Well, to be clear, the alternative we're comparing to would not be saying nothing at all but more something like clinical statement along the lines of "the speech mannerisms and conventions of black people often register as threatening by members of other cultures", which would arguably convey the same information only at the expense of conveying directly some of what it would be like for the reader to actually be in that hypothetical situation. You could have a separate argument about whether it is better or worse to have the emotional reaction as an elderly guy who just had someone turn up at the door - that is, would a mandatory speech-mannerism babelfish that filters out emotionally salient cultural differences be beneficial or detrimental on average? - but here we are not actually trying to deal with interlopers who may or may not threaten us, nor even give personal recommendations to people who are, but instead trying to foster an environment in which we can discuss societal effects and abstract principles in a detached manner.

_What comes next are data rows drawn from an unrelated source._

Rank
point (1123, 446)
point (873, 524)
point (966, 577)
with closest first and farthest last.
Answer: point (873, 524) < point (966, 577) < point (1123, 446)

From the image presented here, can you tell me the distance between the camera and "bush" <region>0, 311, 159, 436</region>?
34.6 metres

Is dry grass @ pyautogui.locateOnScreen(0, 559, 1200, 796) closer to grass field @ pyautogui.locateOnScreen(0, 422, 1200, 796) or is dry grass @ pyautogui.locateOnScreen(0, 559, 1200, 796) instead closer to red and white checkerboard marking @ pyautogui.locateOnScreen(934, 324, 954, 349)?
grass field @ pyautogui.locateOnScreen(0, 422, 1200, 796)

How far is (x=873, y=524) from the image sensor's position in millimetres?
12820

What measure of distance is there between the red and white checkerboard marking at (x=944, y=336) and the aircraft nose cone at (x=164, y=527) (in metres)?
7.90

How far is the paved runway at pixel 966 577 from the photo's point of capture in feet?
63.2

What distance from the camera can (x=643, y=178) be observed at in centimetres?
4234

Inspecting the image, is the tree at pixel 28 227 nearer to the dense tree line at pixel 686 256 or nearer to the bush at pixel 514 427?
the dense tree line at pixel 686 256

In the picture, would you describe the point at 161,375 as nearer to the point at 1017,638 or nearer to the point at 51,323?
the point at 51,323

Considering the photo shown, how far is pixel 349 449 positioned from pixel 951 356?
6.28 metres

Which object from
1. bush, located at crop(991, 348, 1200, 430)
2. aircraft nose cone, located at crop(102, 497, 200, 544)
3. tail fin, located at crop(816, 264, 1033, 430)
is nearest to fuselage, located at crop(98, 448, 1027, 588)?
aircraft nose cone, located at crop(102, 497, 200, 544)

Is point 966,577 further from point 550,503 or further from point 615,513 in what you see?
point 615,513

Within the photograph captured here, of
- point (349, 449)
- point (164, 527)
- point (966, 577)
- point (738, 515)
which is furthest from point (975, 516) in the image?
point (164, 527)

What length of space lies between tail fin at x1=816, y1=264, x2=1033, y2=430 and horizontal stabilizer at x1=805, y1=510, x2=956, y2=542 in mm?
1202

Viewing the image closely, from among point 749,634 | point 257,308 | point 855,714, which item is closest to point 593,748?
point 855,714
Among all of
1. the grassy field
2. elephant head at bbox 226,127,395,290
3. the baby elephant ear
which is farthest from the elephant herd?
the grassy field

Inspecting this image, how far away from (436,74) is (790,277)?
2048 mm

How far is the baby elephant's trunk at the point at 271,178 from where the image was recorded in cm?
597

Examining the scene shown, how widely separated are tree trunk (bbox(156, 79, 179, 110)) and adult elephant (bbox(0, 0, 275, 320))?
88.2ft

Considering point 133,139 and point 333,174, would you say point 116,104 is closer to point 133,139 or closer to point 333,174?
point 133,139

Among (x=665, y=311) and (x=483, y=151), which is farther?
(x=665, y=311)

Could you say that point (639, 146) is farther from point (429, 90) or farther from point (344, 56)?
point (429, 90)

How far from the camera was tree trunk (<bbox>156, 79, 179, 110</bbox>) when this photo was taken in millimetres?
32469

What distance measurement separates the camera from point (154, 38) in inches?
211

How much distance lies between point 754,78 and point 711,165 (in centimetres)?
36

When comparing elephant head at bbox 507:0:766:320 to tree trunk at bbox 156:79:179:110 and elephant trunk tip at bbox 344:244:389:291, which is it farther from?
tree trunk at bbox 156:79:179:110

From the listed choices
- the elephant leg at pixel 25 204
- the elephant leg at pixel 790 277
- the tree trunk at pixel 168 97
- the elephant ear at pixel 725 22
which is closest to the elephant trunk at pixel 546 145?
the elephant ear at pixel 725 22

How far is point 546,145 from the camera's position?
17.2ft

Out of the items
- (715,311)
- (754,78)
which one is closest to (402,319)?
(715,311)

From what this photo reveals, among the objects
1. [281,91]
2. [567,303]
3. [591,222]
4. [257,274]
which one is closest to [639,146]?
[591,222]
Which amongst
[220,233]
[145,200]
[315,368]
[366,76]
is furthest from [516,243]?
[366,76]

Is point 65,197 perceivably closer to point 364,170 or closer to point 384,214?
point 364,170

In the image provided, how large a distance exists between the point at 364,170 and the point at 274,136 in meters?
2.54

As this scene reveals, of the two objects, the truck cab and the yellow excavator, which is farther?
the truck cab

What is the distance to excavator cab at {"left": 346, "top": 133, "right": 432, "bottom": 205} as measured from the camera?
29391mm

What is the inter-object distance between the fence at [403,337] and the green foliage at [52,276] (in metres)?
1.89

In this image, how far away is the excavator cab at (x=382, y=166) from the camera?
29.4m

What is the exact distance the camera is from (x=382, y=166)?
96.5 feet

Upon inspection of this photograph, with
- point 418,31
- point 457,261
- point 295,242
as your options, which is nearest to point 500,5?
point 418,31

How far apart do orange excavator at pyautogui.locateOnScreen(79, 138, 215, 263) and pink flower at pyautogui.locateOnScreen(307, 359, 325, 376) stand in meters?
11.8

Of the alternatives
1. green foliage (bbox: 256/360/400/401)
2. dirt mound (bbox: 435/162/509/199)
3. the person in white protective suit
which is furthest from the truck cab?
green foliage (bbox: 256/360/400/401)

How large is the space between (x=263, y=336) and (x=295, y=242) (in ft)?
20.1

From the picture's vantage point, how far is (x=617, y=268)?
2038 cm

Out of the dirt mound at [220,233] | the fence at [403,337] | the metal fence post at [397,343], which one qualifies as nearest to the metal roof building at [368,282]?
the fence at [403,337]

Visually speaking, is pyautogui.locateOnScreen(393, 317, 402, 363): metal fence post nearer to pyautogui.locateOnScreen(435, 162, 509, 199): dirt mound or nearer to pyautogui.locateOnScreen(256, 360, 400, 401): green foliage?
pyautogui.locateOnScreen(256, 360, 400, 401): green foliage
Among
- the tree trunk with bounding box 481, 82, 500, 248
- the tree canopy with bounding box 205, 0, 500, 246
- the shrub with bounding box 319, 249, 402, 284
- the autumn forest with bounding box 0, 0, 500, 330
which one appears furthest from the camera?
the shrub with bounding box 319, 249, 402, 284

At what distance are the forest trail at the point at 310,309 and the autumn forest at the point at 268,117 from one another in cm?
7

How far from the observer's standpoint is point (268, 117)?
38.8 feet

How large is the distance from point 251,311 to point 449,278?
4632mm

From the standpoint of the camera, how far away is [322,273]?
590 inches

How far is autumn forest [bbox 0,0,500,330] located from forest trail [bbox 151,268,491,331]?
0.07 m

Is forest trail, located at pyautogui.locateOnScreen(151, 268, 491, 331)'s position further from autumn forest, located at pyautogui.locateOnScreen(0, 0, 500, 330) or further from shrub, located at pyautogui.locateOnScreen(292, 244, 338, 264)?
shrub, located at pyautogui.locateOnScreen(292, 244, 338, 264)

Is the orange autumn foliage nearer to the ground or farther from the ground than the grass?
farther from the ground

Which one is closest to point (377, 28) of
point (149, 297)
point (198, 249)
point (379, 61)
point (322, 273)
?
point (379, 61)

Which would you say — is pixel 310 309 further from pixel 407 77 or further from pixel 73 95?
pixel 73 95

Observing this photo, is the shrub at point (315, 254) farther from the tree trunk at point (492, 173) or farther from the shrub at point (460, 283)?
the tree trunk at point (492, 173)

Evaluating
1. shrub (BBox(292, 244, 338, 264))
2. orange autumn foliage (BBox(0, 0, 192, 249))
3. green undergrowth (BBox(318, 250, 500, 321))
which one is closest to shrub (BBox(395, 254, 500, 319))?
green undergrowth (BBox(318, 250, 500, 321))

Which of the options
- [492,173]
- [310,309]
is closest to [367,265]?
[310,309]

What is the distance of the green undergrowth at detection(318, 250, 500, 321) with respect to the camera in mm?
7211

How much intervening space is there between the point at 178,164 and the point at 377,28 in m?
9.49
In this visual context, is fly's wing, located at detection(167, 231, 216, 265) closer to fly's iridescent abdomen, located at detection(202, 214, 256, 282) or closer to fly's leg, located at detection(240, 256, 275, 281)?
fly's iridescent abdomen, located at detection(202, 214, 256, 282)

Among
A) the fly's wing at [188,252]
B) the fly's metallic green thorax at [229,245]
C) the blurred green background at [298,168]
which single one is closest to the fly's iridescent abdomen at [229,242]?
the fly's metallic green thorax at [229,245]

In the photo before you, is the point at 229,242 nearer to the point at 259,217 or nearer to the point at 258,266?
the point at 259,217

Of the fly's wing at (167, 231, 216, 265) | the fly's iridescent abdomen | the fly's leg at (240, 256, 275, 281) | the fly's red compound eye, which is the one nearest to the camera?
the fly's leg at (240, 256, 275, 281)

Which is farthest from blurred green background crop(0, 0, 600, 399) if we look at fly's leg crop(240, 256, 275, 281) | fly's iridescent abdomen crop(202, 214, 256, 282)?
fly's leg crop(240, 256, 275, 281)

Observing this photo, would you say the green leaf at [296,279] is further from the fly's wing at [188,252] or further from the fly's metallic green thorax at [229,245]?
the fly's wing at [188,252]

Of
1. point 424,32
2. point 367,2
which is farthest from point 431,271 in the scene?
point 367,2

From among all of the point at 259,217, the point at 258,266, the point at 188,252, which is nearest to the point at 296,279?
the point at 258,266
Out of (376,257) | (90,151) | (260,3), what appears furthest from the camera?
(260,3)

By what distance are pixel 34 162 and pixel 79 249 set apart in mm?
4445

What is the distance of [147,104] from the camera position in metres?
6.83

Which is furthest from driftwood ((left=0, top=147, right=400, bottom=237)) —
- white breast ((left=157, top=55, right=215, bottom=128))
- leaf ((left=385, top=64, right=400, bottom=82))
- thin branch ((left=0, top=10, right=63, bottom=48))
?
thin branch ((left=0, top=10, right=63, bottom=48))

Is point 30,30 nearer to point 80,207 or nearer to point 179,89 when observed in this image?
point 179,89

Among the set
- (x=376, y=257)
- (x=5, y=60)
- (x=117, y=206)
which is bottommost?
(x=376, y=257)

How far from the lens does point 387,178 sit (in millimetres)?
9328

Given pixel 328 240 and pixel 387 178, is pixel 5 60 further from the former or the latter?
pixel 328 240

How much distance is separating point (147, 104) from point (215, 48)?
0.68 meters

When I say the anecdote makes us irrational, I mean that it's hard to "shut up and multiply" the magnitude of one's emotional response to something; and for many people including myself emotions seem to come with a builtin self-reinforcement drive where they also motivate us to seek out more emotional stimulus that reinforces them and shun input that induces emotions in conflict. This complicates the "shutting up and multiplying" of a rational weighing process even further, as now we find ourselves actively trying to increase the first term we found and avoiding exploration of others. That (/whether) this is a problem worth fixing is a separate debate that is largely orthogonal to the circumstance that this is a problem that exists; susceptibility to drug addiction would also be nice to overcome but "start by binging on some drugs and then see if you can avoid getting addicted" is rarely good advice for the individual.
To illustrate the problem of calculating with emotions further, in this particular case, what would even be a counterweight that would allow us to weigh the potential emotional terror of the old man (conditioned on the interaction actually having occurred as OP hypothesized) in the context of the correct consequences to draw as a society? Shouldn't we also take into the account the potential emotional consequences for everyone else - such as the putative addition to the terror a black youth may experience about the prospect of accidentally going to the wrong porch? I don't see anecdotes conveying each of the emotions coexisting and being traded off against each other in a discussion without their respective proponents just getting angered and trying to shoot the other messenger.